I don't see a current picture, did you post it?

Is she home now?

I love her coloring - she's a beauty!


----------



## CountryRoseSierra (May 2, 2014)

No, i have not got a current picture yet. but will today! We have not got her home yet, we have to rent and clean a trailer. We are hoping to get her around 5:00 today.  
Thank you!

I am going to post a picture of the stall she is in soon.
_Posted via Mobile Device_


----------



## CountryRoseSierra (May 2, 2014)

Update on Sierra.
So we do not have her home yet. We have had severe storm warnings and tornado watches. We decided it was not safe to trailer her in this weather. We have the trailer rented and will pick her up tomorrow morning hopefully. 

I am having trouble with pictures again! :/ 

Does anyone know if her milk has to turn white before foaling?
Thx!


----------



## CountryRoseSierra (May 2, 2014)




----------



## CountryRoseSierra (May 2, 2014)

This is the most recent picture I have that I can upload. I will keep trying. Haha.


----------



## CountryRoseSierra (May 2, 2014)

We have her home and settled in! Not one bit of stress. She loaded and trailered fine. And udjusted great. Plus she remembered our two other horses. I will post pictures soon. Thanks so much for your advice! We are so glad she is home!!
And she is very happy!
_Posted via Mobile Device_


----------



## CountryRoseSierra (May 2, 2014)

Her she is in her new stall. It is very big compared the old on she was in.
Old stall pic coming up soon..


----------



## CountryRoseSierra (May 2, 2014)

This was her old stall at the barn.


----------



## TheRoundPen (Mar 15, 2012)

She looks huge from the new stall picture!! Beautiful mare, and I can't wait to see her foal


----------



## CountryRoseSierra (May 2, 2014)

Haha she's only 14.3 hands.. I'll post lots of pictures when she foals! 
_Posted via Mobile Device_


----------



## misspaperwait (Apr 29, 2014)

*Lady*

This my my gal Lady  we think she should be ready to foal anytime now! what do you guys think?


----------



## CountryRoseSierra (May 2, 2014)

misspaperwait said:


> This my my gal Lady  we think she should be ready to foal anytime now! what do you guys think?


Aw she is so pretty! I have always liked black mares.

When is her due date? Is her bag filled, hard, and warm? What colour is her milk? Is around her tail head really soft like jelly? Is her vulva relaxed? If she matches all these it could be any time! But every mare is different. 

Can't wait till she foals! I wonder if it will be around the same time as my mare.. Haha 
_Posted via Mobile Device_


----------



## misspaperwait (Apr 29, 2014)

→ **AVAILABLE DATA**
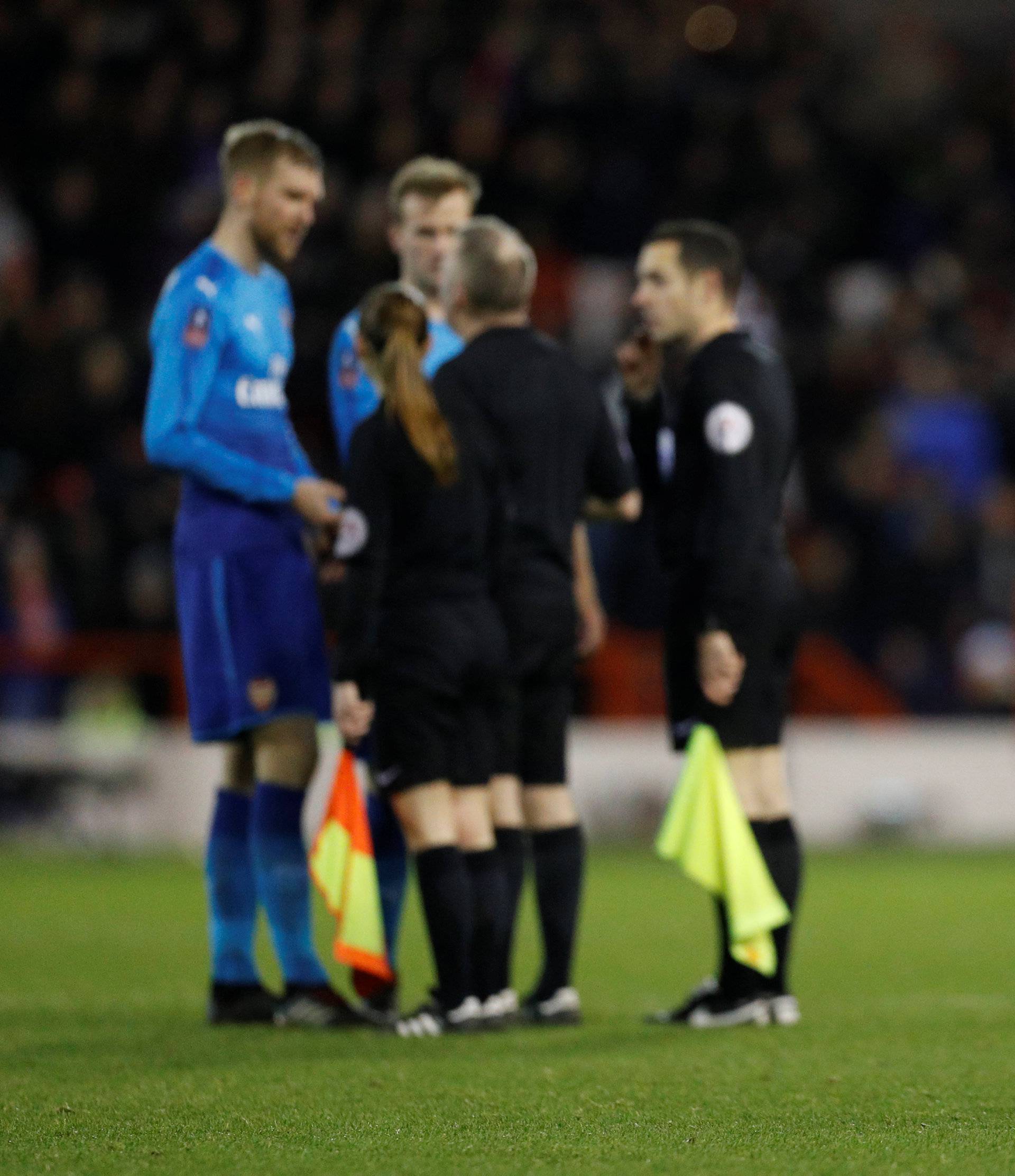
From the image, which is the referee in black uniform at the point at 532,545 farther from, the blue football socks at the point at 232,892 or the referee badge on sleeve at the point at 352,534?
the blue football socks at the point at 232,892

→ **USING THE INFORMATION**
1. Render this sentence from the horse forum thread in Spanish: "We have her home and settled in!"
2. Reproduce the horse forum thread starting at "Her she is in" and ending at "at the barn.", substituting "pen" for "stall".
The data shown with this thread comes from a separate source.

→ **PROBLEM SOLUTIONS**
1. ¡Ya la tenemos en casa y bien instalada!

2.
Her she is in her new pen. It is very big compared the old on she was in.
Old pen pic coming up soon..


----------



## CountryRoseSierra (May 2, 2014)

This was her old pen at the barn.